## Instructions for the task
Your answer should be each line of the entries that contains the word "setup", copied in full.

[Stored items]
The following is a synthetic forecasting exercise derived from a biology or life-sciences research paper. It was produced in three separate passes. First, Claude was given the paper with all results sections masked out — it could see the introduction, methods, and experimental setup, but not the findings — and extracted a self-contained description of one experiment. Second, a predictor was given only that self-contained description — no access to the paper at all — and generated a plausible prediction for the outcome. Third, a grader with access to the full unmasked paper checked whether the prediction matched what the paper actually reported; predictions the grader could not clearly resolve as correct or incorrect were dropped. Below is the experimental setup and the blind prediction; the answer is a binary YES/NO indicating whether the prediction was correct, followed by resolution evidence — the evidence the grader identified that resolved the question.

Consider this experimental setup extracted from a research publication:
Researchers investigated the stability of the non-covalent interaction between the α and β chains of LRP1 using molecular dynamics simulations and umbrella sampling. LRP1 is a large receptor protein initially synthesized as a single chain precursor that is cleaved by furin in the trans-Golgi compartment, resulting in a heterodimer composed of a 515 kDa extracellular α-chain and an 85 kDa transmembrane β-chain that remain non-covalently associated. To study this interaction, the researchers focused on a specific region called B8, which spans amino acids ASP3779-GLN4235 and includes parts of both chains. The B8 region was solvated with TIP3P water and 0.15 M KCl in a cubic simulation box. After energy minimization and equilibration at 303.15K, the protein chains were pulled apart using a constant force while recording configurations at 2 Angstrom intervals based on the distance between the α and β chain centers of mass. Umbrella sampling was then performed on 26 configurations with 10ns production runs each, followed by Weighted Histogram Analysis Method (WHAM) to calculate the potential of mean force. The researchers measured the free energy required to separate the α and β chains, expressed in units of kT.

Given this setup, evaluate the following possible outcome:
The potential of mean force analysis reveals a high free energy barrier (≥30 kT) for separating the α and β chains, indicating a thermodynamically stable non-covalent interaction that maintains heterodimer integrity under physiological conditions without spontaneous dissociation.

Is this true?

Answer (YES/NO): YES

## Output for this exercise
The following is a synthetic forecasting exercise derived from a biology or life-sciences research paper. It was produced in three separate passes. First, Claude was given the paper with all results sections masked out — it could see the introduction, methods, and experimental setup, but not the findings — and extracted a self-contained description of one experiment. Second, a predictor was given only that self-contained description — no access to the paper at all — and generated a plausible prediction for the outcome. Third, a grader with access to the full unmasked paper checked whether the prediction matched what the paper actually reported; predictions the grader could not clearly resolve as correct or incorrect were dropped. Below is the experimental setup and the blind prediction; the answer is a binary YES/NO indicating whether the prediction was correct, followed by resolution evidence — the evidence the grader identified that resolved the question.
Consider this experimental setup extracted from a research publication:
Given this setup, evaluate the following possible outcome:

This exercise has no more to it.